# Where do you buy your parts and gadgets?



## timogleason (Jul 27, 2013)

https://www.shopsbt.com/jet-skis/blacktip-sheet-goods.html for foam pads. 1 sheet is enough to do all surfaces on a Strike including a Yeti cooler twice if you figure it out right.


----------



## Smackdaddy53 (Dec 31, 2012)

timogleason said:


> https://www.shopsbt.com/jet-skis/blacktip-sheet-goods.html for foam pads. 1 sheet is enough to do all surfaces on a Strike including a Yeti cooler twice if you figure it out right.


I bought 2 sheets at ~$65 a sheet and it covered both platforms, both under gunnels, push pole holders and helm pad with enough left over to do a couple of platforms on my friend’s boat. Mine is almost two years old and is holding up great.


----------



## Drifter (Dec 13, 2018)

What do you cut it with?


----------



## Smackdaddy53 (Dec 31, 2012)

Razor knife or router


----------



## Smackdaddy53 (Dec 31, 2012)

On the platforms I left it a little big and used a grinder with flap disc to clean up the edges along with the starboard. It turned out very sharp.


----------



## timogleason (Jul 27, 2013)

Mine sits in sun 24/7. Holding up OK for about 18 months. I just used a razor blade t cut along a straight edge and a coffee can for curves. Was pretty easy.


----------



## Drifter (Dec 13, 2018)

How about the board material under the foam for the platforms?


----------



## Smackdaddy53 (Dec 31, 2012)

Drifter said:


> How about the board material under the foam for the platforms?

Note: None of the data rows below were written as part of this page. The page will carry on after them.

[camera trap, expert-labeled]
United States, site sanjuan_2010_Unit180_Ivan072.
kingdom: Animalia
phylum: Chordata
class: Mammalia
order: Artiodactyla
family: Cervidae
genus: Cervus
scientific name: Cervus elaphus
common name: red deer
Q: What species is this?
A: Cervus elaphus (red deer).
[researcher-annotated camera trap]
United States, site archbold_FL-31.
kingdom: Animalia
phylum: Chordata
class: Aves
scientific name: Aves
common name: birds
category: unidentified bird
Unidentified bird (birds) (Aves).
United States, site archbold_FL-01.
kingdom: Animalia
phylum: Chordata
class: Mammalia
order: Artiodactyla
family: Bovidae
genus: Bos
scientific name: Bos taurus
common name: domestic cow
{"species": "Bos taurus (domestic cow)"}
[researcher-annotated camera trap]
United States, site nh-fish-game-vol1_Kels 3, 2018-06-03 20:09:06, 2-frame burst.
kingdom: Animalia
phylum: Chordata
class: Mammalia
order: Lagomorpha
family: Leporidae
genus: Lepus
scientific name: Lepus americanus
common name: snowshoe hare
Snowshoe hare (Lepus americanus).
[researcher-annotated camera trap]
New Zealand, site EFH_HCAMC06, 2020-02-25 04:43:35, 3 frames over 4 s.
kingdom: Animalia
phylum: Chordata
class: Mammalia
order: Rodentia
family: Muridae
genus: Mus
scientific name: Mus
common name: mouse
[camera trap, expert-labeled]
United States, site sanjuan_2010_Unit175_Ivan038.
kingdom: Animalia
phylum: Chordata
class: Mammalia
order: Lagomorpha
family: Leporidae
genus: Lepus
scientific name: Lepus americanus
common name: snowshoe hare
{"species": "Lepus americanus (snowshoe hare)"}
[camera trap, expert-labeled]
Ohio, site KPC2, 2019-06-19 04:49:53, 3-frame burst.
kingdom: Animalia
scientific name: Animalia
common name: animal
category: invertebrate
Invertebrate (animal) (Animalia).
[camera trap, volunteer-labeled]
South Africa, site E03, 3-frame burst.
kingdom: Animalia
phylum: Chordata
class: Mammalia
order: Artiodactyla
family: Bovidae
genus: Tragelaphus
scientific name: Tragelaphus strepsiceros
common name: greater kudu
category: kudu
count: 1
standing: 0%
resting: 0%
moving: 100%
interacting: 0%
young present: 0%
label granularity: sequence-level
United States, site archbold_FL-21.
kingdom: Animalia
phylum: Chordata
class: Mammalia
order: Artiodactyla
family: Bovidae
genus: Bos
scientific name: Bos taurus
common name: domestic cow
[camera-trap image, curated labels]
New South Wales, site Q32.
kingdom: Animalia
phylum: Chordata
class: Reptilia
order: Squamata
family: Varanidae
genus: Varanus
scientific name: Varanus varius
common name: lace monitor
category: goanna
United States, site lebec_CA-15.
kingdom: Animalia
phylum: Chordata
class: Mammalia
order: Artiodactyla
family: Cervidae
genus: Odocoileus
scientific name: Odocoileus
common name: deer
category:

1/2” starboard, cut and tool with anything you’d use on wood.


----------



## permitchaser (Aug 26, 2013)

Accon Marine is a good place to get poll holders and cleats


----------



## Rookiemistake (Jan 30, 2013)

Smackdaddy53 said:


> On the platforms I left it a little big and used a grinder with flap disc to clean up the edges along with the starboard. It turned out very sharp.
> 
> View attachment 76064
> View attachment 76066


What color is that? Looks nice. I have grey seadek on the osprey but it gets hot so was thinking a lighter color for the platforms


----------



## Drifter (Dec 13, 2018)

Rookiemistake said:


> What color is that? Looks nice. I have grey seadek on the osprey but it gets hot so was thinking a lighter color for the platforms


That’s my problem is the materials like gunmetal grey in my skiff and it is sooo hot.


----------



## Smackdaddy53 (Dec 31, 2012)

I think that color was White Granite. It seemed to be the best color choice since it is kind of off white with grey marbling. It cleans up nicely and doesn’t show dirty spots as much as a solid off white would.


----------



## Drifter (Dec 13, 2018)

Any advice on removing existing foam?


----------



## Smackdaddy53 (Dec 31, 2012)

Drifter said:


> Any advice on removing existing foam?


Heat gun (don’t cook your gelcoat), plastic putty knives, oven cleaner to get the rest of the adhesive off.


----------



## timogleason (Jul 27, 2013)

Oven cleaner? Haven't tried that yet. Funny you guys are talking about your foam getting hot. I have a fairly dark camo from SBT and fish barefoot and never really noticed it getting hot but I guess I try to get off the water before 12 - that may have something to do with it.


----------



## Smackdaddy53 (Dec 31, 2012)

timogleason said:


> Oven cleaner? Haven't tried that yet. Funny you guys are talking about your foam getting hot. I have a fairly dark camo from SBT and fish barefoot and never really noticed it getting hot but I guess I try to get off the water before 12 - that may have something to do with it.


Maybe they have super sensitive feet...bwahaha
Yes, oven cleaner works amazingly well.
https://www.amazon.com/Easy-Off-Professional-Fume-Cleaner-Lemon/dp/B007RFQ8WK


----------